Ehrendirigent Herbert Blomstedt (96) dirigert zur Saisoneröffnung im Gewandhaus Sinfonien von Schubert und Berwald.
Es vermag mir nicht recht einzuleuchten, warum alte Menschen besser geeignet wären, die Sinfonie eines Neunzehnjährigen aufzuführen, wie dies ein Leipziger Musikkritiker jüngst behauptete; schaden kann ein hohes Alter andererseits auch nicht, wie der 96-jährige Herbert Blomstedt im Eröffnungskonzert der neuen Gewandhaussaison eindrucksvoll unter Beweis stellte. Bei allen physischen Beeinträchtigungen, die ein fast hundertjähriges Leben mit sich bringt – entscheidend ist die Geisteshaltung. Herbert Blomstedt hat in den letzten zehn Jahren einige seiner frischesten, lebendigsten Einspielungen vorgelegt, und auch das heutige Matineekonzert im ausverkauften Gewandhaus sprüht geradezu vor Energie. Schuberts bezaubernde Fünfte mit ihrer Mozartischen Eleganz ist bei Blomstedt in den denkbar besten Händen. Der erste Satz voller Esprit, lebendig fließend das Andante, akzentuiert ohne Grobheiten der dritte, ein quicklebendiges Finale der vierte. Ein bestens aufgelegtes Orchester erfüllt seinem Ehrendirigenten jeden Wunsch, vermutlich, ohne dessen sparsamer Gesten wirklich zu bedürfen.
Nach der Pause dann Werke des schwedischen Komponisten Franz Berwald, dessen Musik Blomstedt immer wieder aufgeführt und mehr oder weniger bekannt gemacht hat, nicht zuletzt in Leipzig. Das Tongemälde „Erinnerung an die norwegischen Alpen“ überzeugt vor allem durch seine stimmungsvolle Atmosphäre und eine klangliche Weite, die dem erhabenen Sujet angemessen ist. Blomstedts gelassenes Dirigat lädt das reizvolle, unspektakuläre Stück nicht unnötig auf, sondern lässt es seine knapp zehn Minuten lang fließen – eine gute Entscheidung. Besonderer Respekt gebührt Blomstedt dafür, dass er das selten gespielte Stück für die Konzerte dieser Woche erstmals erarbeitet hat.

•••••

AUFGABE: Welche Sätze von Schuberts Fünfter beschreibt die Konzertkritik, und wie charakterisiert sie jeden einzelnen? Die Daten spielen hierfür keine Rolle.

DATENABSCHNITT:
•••••

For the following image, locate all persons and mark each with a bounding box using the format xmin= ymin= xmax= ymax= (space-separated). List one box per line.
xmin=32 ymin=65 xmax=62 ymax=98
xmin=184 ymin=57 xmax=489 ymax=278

•••••

ERGEBNIS:
- Erster Satz: voller Esprit
- Andante: lebendig fließend
- Dritter Satz: akzentuiert ohne Grobheiten
- Vierter Satz: ein quicklebendiges Finale